The majority of the deer living in Cayuga Heights in New York State were scheduled for slaughter in December. The order has been suspended, due to an inability to get the required permission to shoot within 500 feet of residents’ properties. Quaker Concern for Animals has supported the campaigners by writing repeatedly – over four years – to the Trustees and local press and it is wonderful to hear the following news from the team:
At a public meeting earlier this week, the Cayuga Heights government announced that they are suspending their plan to perform a mass slaughter of deer in the Village! This unexpected turn of events comes only weeks before the killing was planned to begin. So the deer have been spared the barbarism — and all of us spared the trauma — that has threatened to destroy our community for the last four years.
A judicial injunction blocked the killing from taking place last winter, based on a legal challenge that included a scientific critique from national-level experts at Harvard, Tufts, Yale, and the Cary Institute of Ecosystem Studies. Despite this, the injunction was rescinded this past June by a NY state Appellate court. This removed the last legal protection remaining for the deer, and Cayuga Heights Mayor Kate Supron announced in the media that the killing would begin in December.
For years now, Mayor Supron has insisted that Cayuga Heights residents are overwhelmingly in favor of her plan, and would support the mass shooting of animals in neighborhood yards, adjacent to countless homes and other highly populated areas. However, she and her fellow trustees were simply unable to convince or pressure enough land owners to allow firearms to be discharged within 500 feet of their homes – a permission required under New York state law. As a result, they were left with insufficient sites to lure in and kill the deer.We all owe a debt of gratitude to the village residents who resisted the pressure, disinformation and scare tactics, banding together to stop this tragedy from unfolding. Many thanks are also due to those who participated in a multi-year effort to educate the community and stand against a plan that, from the get-go, was so clearly unscientific, unethical, and unsafe. In the end, our work together enabled reason, compassion, and common sense to prevail!

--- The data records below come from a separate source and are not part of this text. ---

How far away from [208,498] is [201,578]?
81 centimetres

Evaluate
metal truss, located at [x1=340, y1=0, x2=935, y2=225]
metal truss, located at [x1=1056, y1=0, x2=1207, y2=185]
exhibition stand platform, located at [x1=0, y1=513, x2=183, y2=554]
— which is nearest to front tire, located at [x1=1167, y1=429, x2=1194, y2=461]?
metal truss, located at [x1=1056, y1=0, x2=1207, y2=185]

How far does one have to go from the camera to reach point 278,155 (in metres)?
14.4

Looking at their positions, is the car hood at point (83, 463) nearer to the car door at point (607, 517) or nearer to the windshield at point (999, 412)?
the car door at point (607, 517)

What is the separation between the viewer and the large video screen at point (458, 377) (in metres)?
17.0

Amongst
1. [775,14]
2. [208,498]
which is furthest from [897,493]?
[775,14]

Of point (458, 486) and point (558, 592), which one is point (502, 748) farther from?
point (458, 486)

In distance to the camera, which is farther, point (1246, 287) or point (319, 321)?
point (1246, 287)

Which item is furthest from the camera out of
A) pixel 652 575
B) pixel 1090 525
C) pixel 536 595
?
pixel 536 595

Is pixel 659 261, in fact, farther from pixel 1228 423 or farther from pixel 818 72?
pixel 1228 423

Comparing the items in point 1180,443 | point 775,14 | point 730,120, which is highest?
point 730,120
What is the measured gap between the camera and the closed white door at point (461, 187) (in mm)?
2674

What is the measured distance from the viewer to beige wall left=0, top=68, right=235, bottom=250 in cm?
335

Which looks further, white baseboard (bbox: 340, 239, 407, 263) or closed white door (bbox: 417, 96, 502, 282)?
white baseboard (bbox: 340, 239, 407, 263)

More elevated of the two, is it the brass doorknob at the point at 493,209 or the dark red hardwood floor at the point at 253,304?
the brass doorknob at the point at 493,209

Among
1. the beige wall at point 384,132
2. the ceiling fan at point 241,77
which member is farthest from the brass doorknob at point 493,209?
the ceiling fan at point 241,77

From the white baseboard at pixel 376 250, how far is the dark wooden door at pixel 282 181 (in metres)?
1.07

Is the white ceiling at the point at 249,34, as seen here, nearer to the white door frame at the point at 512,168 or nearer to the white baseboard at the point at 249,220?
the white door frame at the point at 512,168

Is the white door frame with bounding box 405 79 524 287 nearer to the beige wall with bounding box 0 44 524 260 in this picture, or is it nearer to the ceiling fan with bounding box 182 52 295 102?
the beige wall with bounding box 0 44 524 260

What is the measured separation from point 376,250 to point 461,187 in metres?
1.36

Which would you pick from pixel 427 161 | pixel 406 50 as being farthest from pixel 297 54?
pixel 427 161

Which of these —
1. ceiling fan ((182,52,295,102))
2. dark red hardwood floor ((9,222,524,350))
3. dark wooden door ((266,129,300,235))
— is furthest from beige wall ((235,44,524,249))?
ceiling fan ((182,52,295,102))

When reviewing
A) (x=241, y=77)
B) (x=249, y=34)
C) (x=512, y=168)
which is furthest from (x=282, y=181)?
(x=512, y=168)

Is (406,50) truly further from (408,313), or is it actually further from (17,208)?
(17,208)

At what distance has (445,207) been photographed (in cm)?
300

People came forward to help not just from the local area, from which some truly courageous people showed up to peacefully protest and speak out at meeting after meeting, enduring the trustees’ disrespect, derision, and at times, outright suppression. People from hundreds, even thousands of miles away, and from dozens of countries, signed our petition (12,429 to date), called elected officials, wrote letters, generated local, regional and national media coverage, donated legal services, professional skills and funds, organized international vigils, worked for political change within Cayuga Heights, and offered much needed moral support.
But our work is not quite over. While Mayor Supron has conceded that the killing cannot proceed, she qualifies her statement by adding, “for now.” [See: http://tinyurl.com/b7qmqan ].
The trustees’ new plan is to sterilize 145 deer over a period of two weeks, using the same contractor originally slated to kill the deer. Mayor Supron and her colleagues have publicly expressed an interest in reviving the killing plan if new laws can be passed that will enable the discharge of firearms closer than 500 feet to homes. In a meeting last week, the heinously cruel net & bolt option was also discussed by the trustees.
In short, while the killing has once again been blocked, we unfortunately cannot tell you that this battle is over for good. Incredibly, there is no indication that Mayor Supron or her fellow trustees have taken any of the extraordinary events of the last four years as an indication that backyard mass slaughter is a bad idea.We will not rest until the kill program is permanently rescinded, and a long-term, non-violent alternative is implemented in Cayuga Heights, enabling deer and humans to peacefully co-exist.
Together, we have made a real difference, not just for the people and animals of this community, but for all of those fighting wildlife killing campaigns in other communities around the globe.A better world is possible. Working together, we can help create it!
Finally:
Remember the orphaned fawn who was being raised by a buck?
The buck in this photo is that fawn, grown up, who took on his own orphaned fawn to care for. The photographer – Alexandra Giordano, to whom many thanks – named the buck Tony Jr., after his dad.
~ Jenny, James and Eric, on behalf of CayugaDeer.org
CITIZENS FOR SAFE, ETHICAL AND RATIONAL APPROACHES TO REDUCING DEER-HUMAN CONFLICT
http://www.cayugadeer.org
~ QCA awaits news on how we can support the group to achieve a permanent humane resolution to this situation. We did write to Friends at Ithaca Monthly Meeting, but they did not appear to adopt an opinion and we are unclear if they involved themselves in the matter.
In the meantime, as the photo above reveals, the circle of compassion continues in the deer families.
Thanks to the wonderful Cayuga team for their compassion in action too!
Saving the Deers in NY – this certainly is good news, well done to everyone.
I live not too far from Woburn’s protected Deer Park, it is a wide open space with a road running through it, they are wonderful animals, if only there were more places like this to protect them.